Operator kompetisi sepak bola di Indonesia, melalui Direktur Utama I.League, Ferry Paulus, mengungkapkan pencabutan larangan suporter tandang (away) pada kompetisi 2026/2027. Larangan tersebut diputuskan sejak adanya tragedi berdarah Kanjuruhan yang terjadi pada 1 Oktober 2022 silam.
Ketika itu dilaporkan sebanyak 135 korban jiwa dan ratusan lainnya luka-luka akibat insiden yang terjadi di dalam dan luaar stadion Kanjuruhan usai pertandingan Arema FC melawan Persebaya.
Akhirnya, kebijakan tersebut bisa dicabut pada musim depan. Hal ini merupakan hasil dari proses panjang yang diajukan I.League kepada FIFA. Ferry menyebut langkah itu mendapat persetujuan dari FIFA dengan sejumlah catatan yang wajib dipatuhi klub dan suporter.
"Iya, perjalanan panjang ya. Perjalanan panjang yang sudah terus kita deliver, terutama tahun terakhir ini bisa dibilang beberapa persoalan-persoalan berkaitan dengan suporter ini bisa dibilang sangat minim," kata Ferry kepada awak media di Kantor I.League, Jakarta, Selasa (11/8/2026).
"Dengan dasar itu, kita coba propose ke FIFA. Dan FIFA juga memberikan restu dengan catatan," sambungnya.
Ferry menegaskan, catatan tersebut berkaitan dengan kepatuhan terhadap regulasi yang telah disampaikan kepada seluruh klub. Menurutnya, klub memiliki tanggung jawab untuk memastikan aturan mengenai suporter benar-benar dijalankan.

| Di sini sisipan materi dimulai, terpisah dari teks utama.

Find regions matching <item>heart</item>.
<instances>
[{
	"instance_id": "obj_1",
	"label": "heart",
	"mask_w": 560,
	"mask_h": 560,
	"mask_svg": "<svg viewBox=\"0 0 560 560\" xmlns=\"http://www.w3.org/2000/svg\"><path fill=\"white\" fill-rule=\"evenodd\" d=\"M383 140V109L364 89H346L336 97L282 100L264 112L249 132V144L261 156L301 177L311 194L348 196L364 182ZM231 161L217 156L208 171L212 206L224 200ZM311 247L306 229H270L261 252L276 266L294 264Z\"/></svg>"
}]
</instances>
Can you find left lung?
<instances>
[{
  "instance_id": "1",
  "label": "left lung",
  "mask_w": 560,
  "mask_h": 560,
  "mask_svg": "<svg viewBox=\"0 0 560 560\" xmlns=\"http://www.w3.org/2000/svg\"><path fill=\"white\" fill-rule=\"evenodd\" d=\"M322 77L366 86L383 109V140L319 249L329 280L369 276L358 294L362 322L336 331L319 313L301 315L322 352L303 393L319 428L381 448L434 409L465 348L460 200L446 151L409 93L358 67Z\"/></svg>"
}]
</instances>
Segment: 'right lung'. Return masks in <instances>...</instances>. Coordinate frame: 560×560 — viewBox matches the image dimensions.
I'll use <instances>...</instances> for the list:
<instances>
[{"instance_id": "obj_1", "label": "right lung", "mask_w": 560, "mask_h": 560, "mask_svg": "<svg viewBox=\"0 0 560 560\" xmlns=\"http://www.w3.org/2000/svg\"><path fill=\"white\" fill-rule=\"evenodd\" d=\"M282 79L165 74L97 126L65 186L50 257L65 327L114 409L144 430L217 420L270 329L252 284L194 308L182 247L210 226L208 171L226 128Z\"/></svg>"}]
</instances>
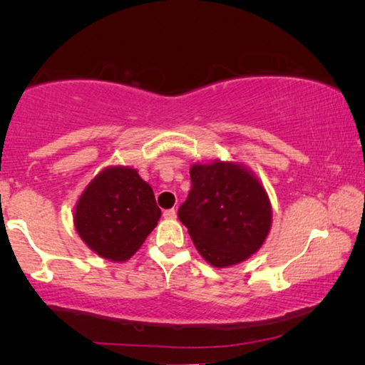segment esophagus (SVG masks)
I'll list each match as a JSON object with an SVG mask.
<instances>
[{
	"instance_id": "obj_1",
	"label": "esophagus",
	"mask_w": 365,
	"mask_h": 365,
	"mask_svg": "<svg viewBox=\"0 0 365 365\" xmlns=\"http://www.w3.org/2000/svg\"><path fill=\"white\" fill-rule=\"evenodd\" d=\"M164 219H175L177 217V211L175 209H168V211H164Z\"/></svg>"
}]
</instances>
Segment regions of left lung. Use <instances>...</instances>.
Returning a JSON list of instances; mask_svg holds the SVG:
<instances>
[{
	"label": "left lung",
	"mask_w": 365,
	"mask_h": 365,
	"mask_svg": "<svg viewBox=\"0 0 365 365\" xmlns=\"http://www.w3.org/2000/svg\"><path fill=\"white\" fill-rule=\"evenodd\" d=\"M190 177L178 219L201 257L224 269L261 250L272 227V205L255 172L242 163L214 159L195 163Z\"/></svg>",
	"instance_id": "1"
}]
</instances>
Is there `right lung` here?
Masks as SVG:
<instances>
[{"instance_id":"add662e5","label":"right lung","mask_w":365,"mask_h":365,"mask_svg":"<svg viewBox=\"0 0 365 365\" xmlns=\"http://www.w3.org/2000/svg\"><path fill=\"white\" fill-rule=\"evenodd\" d=\"M160 209L150 183L128 165H109L86 185L73 207V227L100 257L125 262L158 225Z\"/></svg>"}]
</instances>
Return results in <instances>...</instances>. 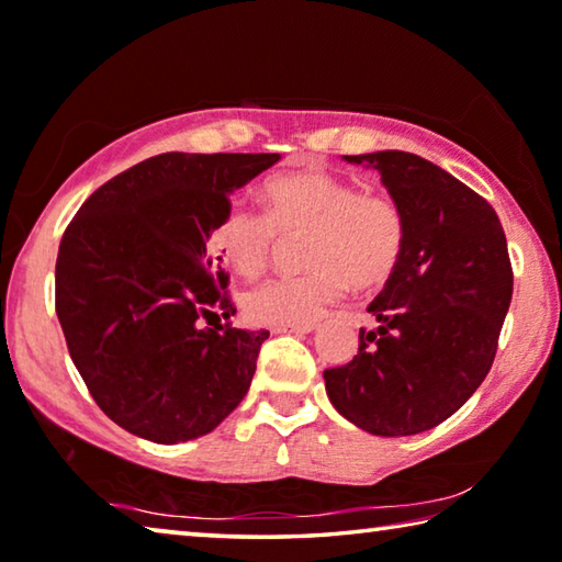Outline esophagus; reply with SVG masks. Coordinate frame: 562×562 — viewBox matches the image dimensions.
I'll use <instances>...</instances> for the list:
<instances>
[{
    "label": "esophagus",
    "instance_id": "obj_1",
    "mask_svg": "<svg viewBox=\"0 0 562 562\" xmlns=\"http://www.w3.org/2000/svg\"><path fill=\"white\" fill-rule=\"evenodd\" d=\"M316 324H308V326H293V328H276V334H296V336H308V334H316Z\"/></svg>",
    "mask_w": 562,
    "mask_h": 562
}]
</instances>
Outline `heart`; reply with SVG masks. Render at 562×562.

"Ada dengan catatan ini, mungkin yang harus teman-teman suporter, klub, bukan menyiasati, tapi mematuhi segala apa yang sudah beberapa kali kita sampaikan ke semua klub. Jadi klub-klub itu kita sudah share apa-apa saja regulasi yang harus dipatuhi, apa-apa larangan yang harus dihindari, sehingga kontinuitas daripada suporter ini bisa terus terjaga," ungkap Ferry.
Dengan demikian, pencabutan larangan suporter away bukan berarti seluruh pertandingan kompetisi yang berada di bawah naungan I.League musim 2026/2027 dapat dihadiri suporter tim tamu. I.League tetap memberikan batasan, khususnya untuk pertandingan yang memiliki tingkat rivalitas tinggi atau berpotensi menimbulkan gangguan keamanan.
"Jadi memang digarisbawahi khusus klub-klub yang memiliki rivalitas tinggi ya, termasuk juga yang ada indikasi dari sisi intelijen, ya dilarang untuk dilakukan," tegasnya.
Ferry kemudian memberikan contoh pertandingan yang tetap tidak diperbolehkan dihadiri suporter tandang, meskipun kebijakan umum larangan away telah dicabut.
"Terutama misalnya seperti Arema lawan Persebaya, Persija sama Persib, itu tetap dilarang. Bisa jadi ada kebijakan-kebijakan lain yang juga melarang, tetapi indikatornya, basic-nya adalah dari informasi atau keputusan dari kepolisian," jelas Ferry.
Artinya, pertandingan dengan rivalitas tinggi seperti Arema FC melawan Persebaya Surabaya serta Persija Jakarta menghadapi Persib Bandung masih menjadi pengecualian. Selain faktor rivalitas, rekomendasi dan informasi dari pihak kepolisian juga menjadi dasar dalam menentukan apakah suporter tandang diperbolehkan hadir.
Sementara itu, I.League telah merilis kalender kompetisi musim depan sebelumnya. Untuk kasta teratas Super League akan dimulai pada 4 September 2026. Laga antara Bali United vs PSS Sleman di Stadion Kapten I Wayan Dipta, Gianyar didapuk menjadi partai pembuka.
Sedangkan untuk kasta kedua, Championship akan diputar pada 12 September 2026. Lalu, kompetisi pendamping liga yaitu League Cup akan kick-off pada 3 November 2026 mendatang.